Lo faceva allegandola al Piano di sviluppo rurale 2000-2006. L’allegato descrive e individua come “metodi buoni” i comportamenti non soltanto rispettosi delle norme ma coerenti con queste. Tali comportamenti, per le colture nelle quali necessario, sono stati differenziati in rapporto alla diversità morfologica del territorio regionale e dei diversi metodi agronomici di coltivazione delle colture. Le“buone pratiche agricole”sono state individuate per gruppi omogenei di colture, aggregate in base alla stretta analogia che contraddistingue le pratiche agronomiche usualmente effettuate su tali coltivazioni nonché il fabbisogno di fattori produttivi e dei mezzi tecnici necessari per le stesse.
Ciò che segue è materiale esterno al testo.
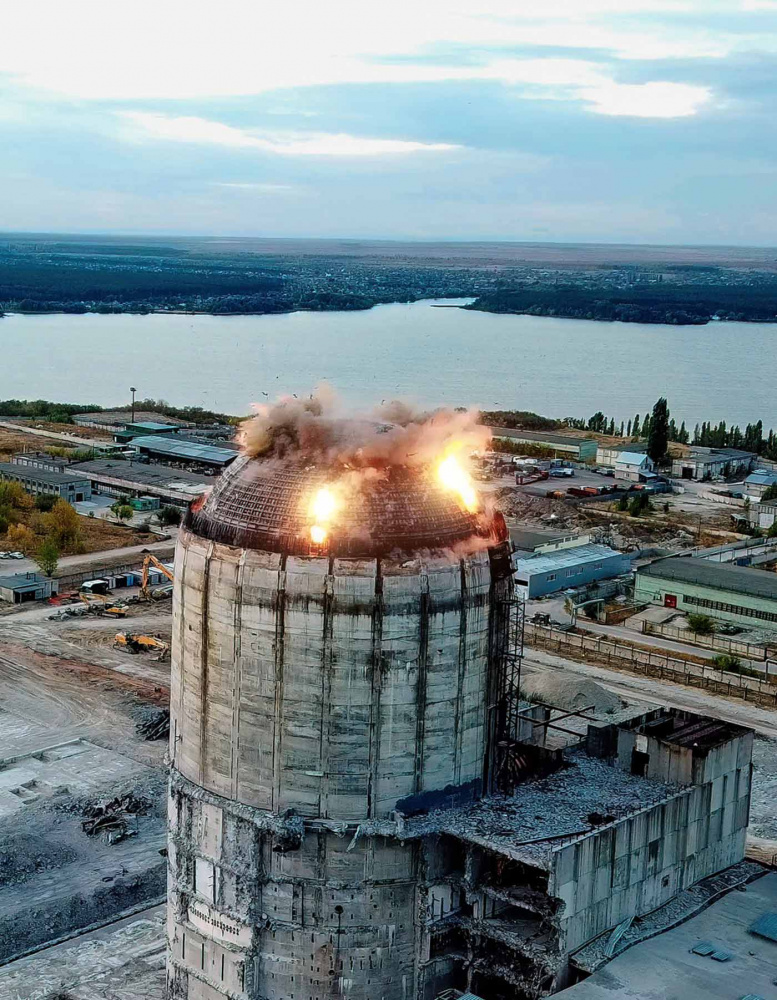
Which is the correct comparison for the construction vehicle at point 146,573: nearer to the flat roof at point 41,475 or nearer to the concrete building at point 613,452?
the flat roof at point 41,475

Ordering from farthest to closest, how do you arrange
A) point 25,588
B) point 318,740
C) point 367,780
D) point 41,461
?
point 41,461
point 25,588
point 367,780
point 318,740

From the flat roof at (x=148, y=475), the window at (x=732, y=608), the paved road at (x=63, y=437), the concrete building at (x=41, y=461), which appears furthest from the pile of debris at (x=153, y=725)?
the paved road at (x=63, y=437)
Le colture individuate sono quelle maggiormente rappresentative per l’agricoltura pugliese, ossia quelle con la maggiore incidenza sia in termini di diffusione territoriale che di peso economico, nonché di potenziale impatto ambientale. Per la stesura del codice di BPAn sono stati presi in considerazioni oltre alle buone pratiche agricole normali di una certa zona anche ulteriori pratiche previste da leggi e norme che discendono da disposizioni comunitarie in materia di ambiente, sia di carattere generale sia specifiche per la zona considerata”.

A tale definizione segue una serie di norme di riferimento tra cui quelle relative alle pratiche di fertilizzazione e di diserbo, di cui si fa obbligo in questo codice che trovano riscontro normativo nel D.Lgs. n.152 dell’11 maggio 1999, recante “Disposizioni sulla tutela delle acque dall’inquinamento provocato da nitrati provenienti da fonti agricole”. In seguito lo stesso allegato, descrive le linee guida per gruppi di coltura che contempla ogni forma di trattamento chimico convenzionale oltre che il diserbo chimico.

A distanza di quasi un ventennio da tali definizioni e alla luce dei recenti report dell’ISPRA sulla presenza di pesticidi nelle acque sotterrane e superficiali, della messa al bando di alcune sostanze attive ecc, il Piano di Azione Nazionale (PAN) che riesamina le regole per l’utilizzo dei pesticidi, sembrerebbe anacronistico considerare, ancora, questi interventi come “buone pratiche agricole”. A oggi per quello che si manifesta quotidianamente tra gli habitat rurali, ci induce a pensare che il vecchio concetto di BPan debba essere quantomeno rivalutato.